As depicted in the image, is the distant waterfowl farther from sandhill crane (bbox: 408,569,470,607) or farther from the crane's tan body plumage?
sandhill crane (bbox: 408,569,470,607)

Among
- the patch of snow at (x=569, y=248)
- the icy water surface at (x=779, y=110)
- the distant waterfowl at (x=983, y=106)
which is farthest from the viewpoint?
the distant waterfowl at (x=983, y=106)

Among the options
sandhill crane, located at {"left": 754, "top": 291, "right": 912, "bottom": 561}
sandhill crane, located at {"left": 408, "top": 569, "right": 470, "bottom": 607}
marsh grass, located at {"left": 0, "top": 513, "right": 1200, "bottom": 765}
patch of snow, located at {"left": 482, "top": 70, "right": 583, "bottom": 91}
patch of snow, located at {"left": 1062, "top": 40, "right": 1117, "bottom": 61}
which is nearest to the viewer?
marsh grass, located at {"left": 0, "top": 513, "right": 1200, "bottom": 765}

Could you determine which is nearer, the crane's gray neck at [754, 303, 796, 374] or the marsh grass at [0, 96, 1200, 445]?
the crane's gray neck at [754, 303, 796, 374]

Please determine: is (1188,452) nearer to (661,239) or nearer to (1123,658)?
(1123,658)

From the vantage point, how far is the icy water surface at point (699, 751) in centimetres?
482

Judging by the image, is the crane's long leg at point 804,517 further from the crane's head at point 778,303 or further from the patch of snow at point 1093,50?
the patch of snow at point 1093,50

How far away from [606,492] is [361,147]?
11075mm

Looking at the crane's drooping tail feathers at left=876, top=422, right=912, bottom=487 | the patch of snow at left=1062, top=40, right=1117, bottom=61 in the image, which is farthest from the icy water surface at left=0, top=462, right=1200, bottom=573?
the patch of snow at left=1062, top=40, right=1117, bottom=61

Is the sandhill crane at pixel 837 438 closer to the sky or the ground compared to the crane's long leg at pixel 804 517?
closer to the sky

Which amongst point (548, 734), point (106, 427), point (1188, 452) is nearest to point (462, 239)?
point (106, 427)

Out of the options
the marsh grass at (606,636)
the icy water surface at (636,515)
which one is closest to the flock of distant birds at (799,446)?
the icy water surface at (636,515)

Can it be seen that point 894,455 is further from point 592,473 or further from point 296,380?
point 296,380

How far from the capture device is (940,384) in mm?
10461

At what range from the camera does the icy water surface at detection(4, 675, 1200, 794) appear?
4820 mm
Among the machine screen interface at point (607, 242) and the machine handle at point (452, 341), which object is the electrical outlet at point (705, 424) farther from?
...
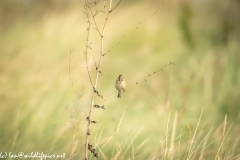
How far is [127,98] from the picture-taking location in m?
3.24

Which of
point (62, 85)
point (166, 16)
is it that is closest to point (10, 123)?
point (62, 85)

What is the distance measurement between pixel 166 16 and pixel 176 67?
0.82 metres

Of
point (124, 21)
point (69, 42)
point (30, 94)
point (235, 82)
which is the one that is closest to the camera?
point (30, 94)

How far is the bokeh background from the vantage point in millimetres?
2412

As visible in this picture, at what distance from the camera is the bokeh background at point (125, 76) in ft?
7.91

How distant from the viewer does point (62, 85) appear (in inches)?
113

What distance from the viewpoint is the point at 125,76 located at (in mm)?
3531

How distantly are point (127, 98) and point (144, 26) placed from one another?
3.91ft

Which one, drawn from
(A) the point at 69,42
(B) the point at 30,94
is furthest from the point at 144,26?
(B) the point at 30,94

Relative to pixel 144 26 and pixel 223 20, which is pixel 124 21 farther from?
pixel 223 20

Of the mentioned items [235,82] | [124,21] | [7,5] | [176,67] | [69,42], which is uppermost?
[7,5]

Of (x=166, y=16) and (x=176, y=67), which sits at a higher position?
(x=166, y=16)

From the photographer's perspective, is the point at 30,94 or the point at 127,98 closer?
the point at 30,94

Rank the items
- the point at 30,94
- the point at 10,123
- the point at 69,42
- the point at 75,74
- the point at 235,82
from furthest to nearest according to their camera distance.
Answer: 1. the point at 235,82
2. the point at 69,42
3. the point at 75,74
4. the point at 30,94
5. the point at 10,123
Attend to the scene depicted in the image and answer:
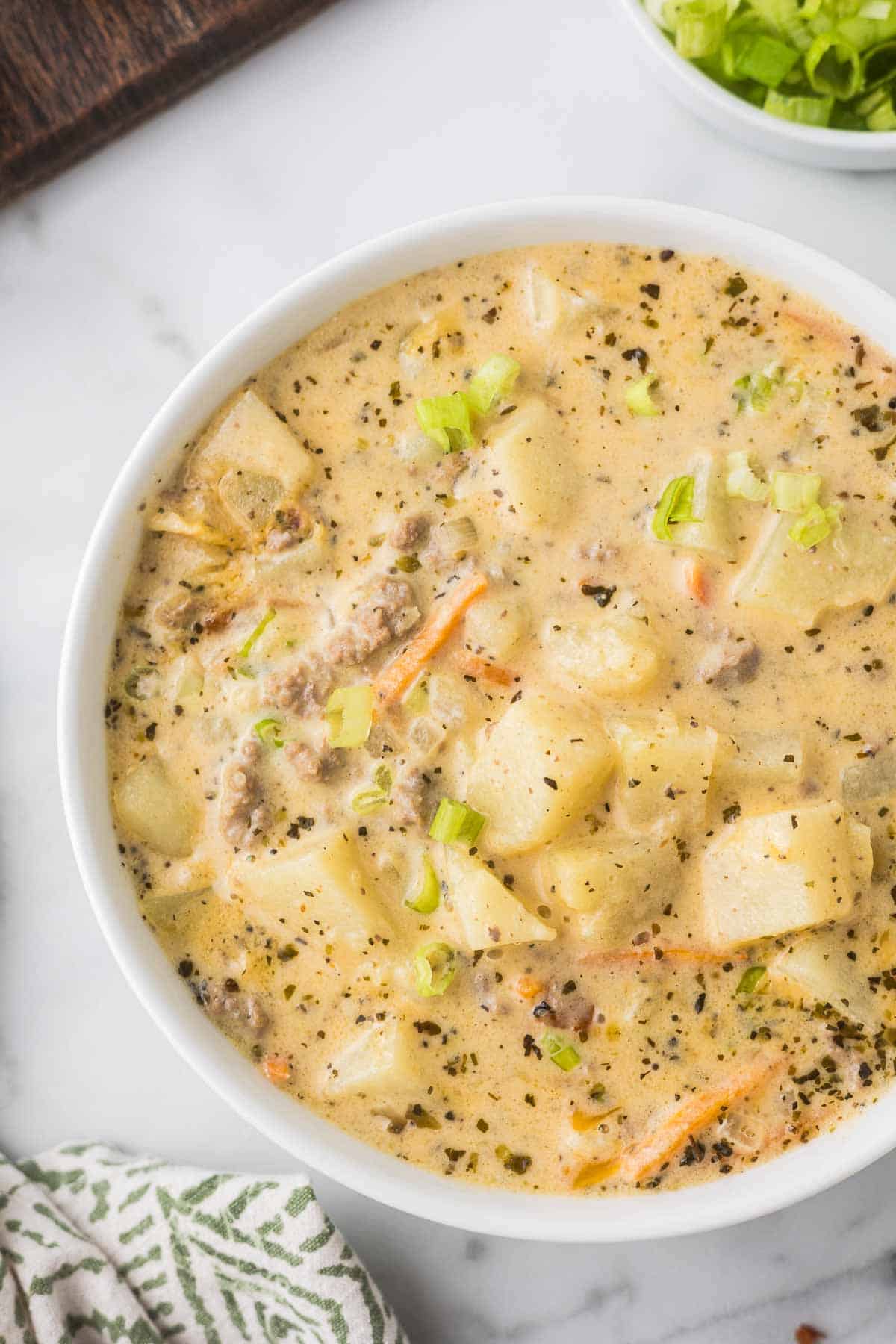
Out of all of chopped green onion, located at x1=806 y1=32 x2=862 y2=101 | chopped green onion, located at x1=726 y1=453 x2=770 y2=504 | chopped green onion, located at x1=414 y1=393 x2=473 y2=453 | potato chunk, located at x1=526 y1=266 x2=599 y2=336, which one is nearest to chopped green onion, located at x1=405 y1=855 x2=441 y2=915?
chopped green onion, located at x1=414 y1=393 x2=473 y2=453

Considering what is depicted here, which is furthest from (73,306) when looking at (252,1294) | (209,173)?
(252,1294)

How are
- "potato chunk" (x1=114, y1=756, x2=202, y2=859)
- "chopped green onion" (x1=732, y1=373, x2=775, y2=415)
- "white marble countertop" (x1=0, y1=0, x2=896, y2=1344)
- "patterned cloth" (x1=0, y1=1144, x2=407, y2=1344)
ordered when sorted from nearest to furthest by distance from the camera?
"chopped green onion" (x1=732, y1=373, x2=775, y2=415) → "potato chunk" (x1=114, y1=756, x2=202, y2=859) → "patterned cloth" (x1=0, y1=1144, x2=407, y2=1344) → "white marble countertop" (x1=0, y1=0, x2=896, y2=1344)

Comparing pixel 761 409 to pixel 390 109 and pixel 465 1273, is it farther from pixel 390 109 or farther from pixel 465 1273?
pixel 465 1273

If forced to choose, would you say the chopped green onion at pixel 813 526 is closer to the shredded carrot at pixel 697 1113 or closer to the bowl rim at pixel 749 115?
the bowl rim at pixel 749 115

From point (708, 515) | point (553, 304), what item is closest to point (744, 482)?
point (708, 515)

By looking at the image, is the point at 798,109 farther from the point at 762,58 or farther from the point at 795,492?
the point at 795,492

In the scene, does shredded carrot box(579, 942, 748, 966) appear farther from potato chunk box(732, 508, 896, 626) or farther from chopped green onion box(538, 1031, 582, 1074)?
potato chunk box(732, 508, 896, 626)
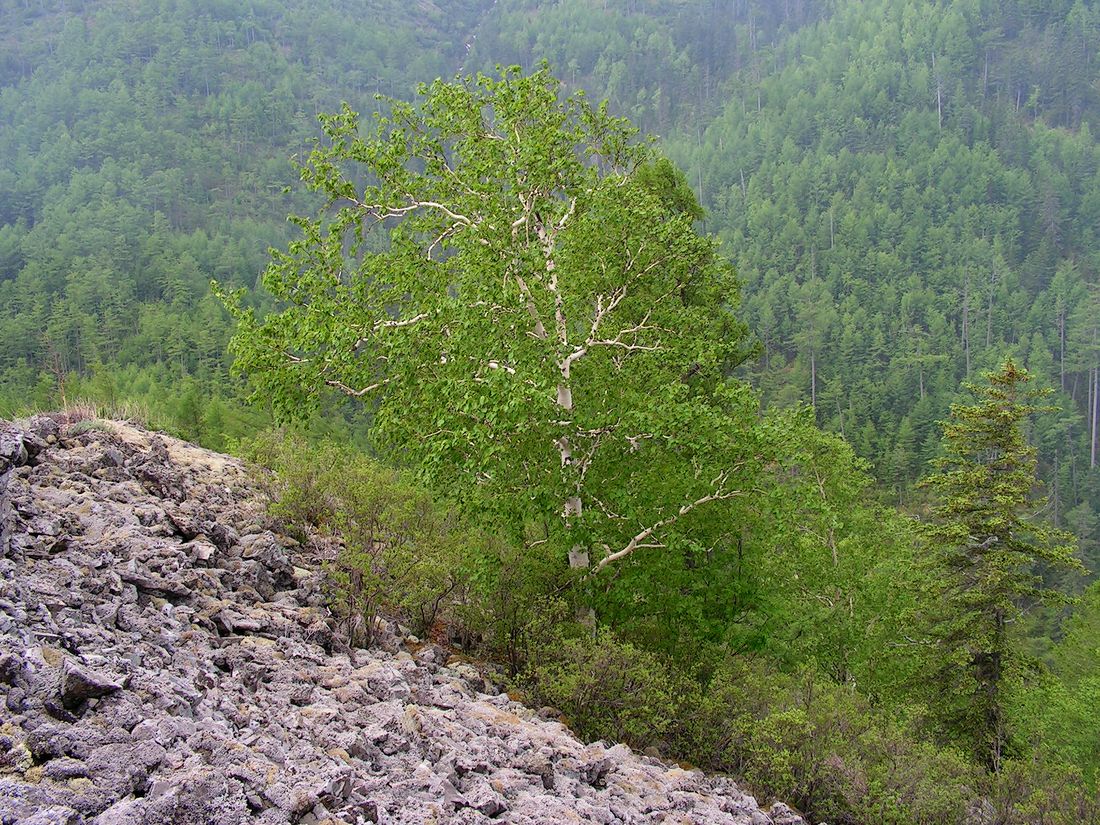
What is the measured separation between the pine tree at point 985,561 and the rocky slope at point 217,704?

- WHAT TO DO
Pick out every line in the data above that contains the string "potato", and copy each one in full. Matching is case-sensitive.

- CORRECT RESULT
Out of all of chopped green onion, located at x1=806 y1=32 x2=862 y2=101 | chopped green onion, located at x1=726 y1=453 x2=770 y2=504 | chopped green onion, located at x1=414 y1=393 x2=473 y2=453 | potato chunk, located at x1=526 y1=266 x2=599 y2=336, which one is nearest to chopped green onion, located at x1=405 y1=855 x2=441 y2=915?
- "potato chunk" (x1=114, y1=756, x2=202, y2=859)
"chopped green onion" (x1=732, y1=373, x2=775, y2=415) → "potato chunk" (x1=114, y1=756, x2=202, y2=859) → "patterned cloth" (x1=0, y1=1144, x2=407, y2=1344) → "white marble countertop" (x1=0, y1=0, x2=896, y2=1344)
In the scene, does shredded carrot box(579, 942, 748, 966) appear farther from potato chunk box(732, 508, 896, 626) or farther from chopped green onion box(538, 1031, 582, 1074)?
potato chunk box(732, 508, 896, 626)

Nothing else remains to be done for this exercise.